Economía

Díaz salva el 'puente de plata' para prejubilar a los parados mayores de 52 años

El Ministerio de Trabajo y Economía Social ha cerrado un acuerdo con los sindicatos para reformar la protección asistencial por desempleo tras renunciar a una de las medidas más polémicas que contenía: reducir la cotización por jubilación que abona el SEPE por los beneficiarios del subsidio para mayores de 52 años, que en marzo sumaron 460.000 personas. Polémica porque fue la razón que esgrimió Podemos para 'tumbar' la norma en el Congreso, pero también porque esta aportación, que cuesta 1.872 millones de euros al año, es una de las figuras aprovechadas por las 'prejubilaciones' en el marco de despidos colectivos.

Este es el único caso de subsidio que cotiza para la jubilación.

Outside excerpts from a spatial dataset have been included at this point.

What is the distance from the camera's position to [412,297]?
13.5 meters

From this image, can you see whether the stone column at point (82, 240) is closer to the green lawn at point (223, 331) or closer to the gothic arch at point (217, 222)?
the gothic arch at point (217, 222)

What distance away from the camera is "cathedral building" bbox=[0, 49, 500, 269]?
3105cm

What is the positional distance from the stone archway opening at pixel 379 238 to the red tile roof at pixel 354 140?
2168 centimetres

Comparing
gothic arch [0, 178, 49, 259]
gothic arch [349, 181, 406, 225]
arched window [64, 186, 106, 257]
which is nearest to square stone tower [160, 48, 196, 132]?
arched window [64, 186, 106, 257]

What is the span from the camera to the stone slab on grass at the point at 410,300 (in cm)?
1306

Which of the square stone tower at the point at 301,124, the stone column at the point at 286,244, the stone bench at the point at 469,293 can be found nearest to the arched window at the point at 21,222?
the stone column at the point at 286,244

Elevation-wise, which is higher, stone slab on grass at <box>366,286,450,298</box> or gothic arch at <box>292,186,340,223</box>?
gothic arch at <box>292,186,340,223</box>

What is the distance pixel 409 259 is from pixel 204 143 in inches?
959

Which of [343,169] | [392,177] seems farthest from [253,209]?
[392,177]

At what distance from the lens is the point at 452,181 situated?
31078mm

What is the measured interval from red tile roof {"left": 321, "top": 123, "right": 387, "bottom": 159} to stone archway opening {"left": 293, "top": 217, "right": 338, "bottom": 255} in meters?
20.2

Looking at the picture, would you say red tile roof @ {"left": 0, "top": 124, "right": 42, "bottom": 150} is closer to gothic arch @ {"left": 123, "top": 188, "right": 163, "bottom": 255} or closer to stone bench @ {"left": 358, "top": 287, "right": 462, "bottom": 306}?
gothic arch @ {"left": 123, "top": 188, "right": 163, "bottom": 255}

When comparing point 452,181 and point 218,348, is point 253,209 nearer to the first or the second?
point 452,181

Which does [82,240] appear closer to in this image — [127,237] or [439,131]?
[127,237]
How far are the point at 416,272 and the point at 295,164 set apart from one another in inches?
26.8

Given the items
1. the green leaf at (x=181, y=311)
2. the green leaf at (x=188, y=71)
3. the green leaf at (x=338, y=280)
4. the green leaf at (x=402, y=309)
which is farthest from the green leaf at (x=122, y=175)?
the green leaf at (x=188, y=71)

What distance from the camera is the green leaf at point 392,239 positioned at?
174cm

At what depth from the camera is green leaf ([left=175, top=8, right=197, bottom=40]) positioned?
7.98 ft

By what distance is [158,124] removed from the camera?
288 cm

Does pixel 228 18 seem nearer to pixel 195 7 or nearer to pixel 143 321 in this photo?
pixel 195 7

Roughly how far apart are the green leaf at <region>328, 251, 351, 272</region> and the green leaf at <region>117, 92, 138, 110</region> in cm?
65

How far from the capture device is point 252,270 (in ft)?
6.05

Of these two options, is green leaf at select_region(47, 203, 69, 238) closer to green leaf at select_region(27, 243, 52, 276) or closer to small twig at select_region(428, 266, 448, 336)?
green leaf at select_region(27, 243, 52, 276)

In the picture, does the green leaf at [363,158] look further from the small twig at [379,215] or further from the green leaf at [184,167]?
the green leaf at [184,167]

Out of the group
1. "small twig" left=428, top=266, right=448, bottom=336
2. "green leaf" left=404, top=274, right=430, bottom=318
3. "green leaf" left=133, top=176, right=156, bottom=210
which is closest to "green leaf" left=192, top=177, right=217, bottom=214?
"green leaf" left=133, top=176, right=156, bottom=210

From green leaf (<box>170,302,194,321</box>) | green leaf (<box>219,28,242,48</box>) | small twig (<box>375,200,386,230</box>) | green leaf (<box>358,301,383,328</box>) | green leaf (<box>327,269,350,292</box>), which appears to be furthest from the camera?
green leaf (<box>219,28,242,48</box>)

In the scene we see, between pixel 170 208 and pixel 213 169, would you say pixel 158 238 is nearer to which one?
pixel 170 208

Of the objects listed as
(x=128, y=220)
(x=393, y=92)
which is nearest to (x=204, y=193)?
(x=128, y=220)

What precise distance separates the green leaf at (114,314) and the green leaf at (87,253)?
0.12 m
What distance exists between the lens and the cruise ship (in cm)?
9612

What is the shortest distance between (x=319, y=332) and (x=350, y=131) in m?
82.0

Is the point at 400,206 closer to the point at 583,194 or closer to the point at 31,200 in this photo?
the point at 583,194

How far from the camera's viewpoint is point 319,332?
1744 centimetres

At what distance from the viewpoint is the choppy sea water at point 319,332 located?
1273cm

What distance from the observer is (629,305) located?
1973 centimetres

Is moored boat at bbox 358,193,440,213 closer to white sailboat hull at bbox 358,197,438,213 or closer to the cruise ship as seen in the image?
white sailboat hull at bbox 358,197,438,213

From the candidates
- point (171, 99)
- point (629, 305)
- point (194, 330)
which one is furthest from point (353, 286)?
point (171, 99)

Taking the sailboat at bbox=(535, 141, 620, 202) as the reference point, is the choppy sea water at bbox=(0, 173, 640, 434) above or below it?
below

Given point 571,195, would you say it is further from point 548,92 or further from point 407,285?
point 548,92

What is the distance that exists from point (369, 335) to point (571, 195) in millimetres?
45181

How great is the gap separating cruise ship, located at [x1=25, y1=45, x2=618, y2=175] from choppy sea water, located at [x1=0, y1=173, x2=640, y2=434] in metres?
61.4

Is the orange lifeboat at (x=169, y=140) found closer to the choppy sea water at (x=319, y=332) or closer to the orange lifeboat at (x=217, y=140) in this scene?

A diferencia de las 'prestaciones contributivas' (en las que la cotización se calcula sobre la base reguladora que percibe el desempleado), para los mayores de 52 años se utiliza como referencia el 125% del tope mínimo de cotización a la Seguridad Social vigente en cada momento y que evoluciona en función del salario mínimo interprofesional (actualmente 1.323 euros mensuales). Además, lo hace hasta que llega el momento de su jubilación ordinaria.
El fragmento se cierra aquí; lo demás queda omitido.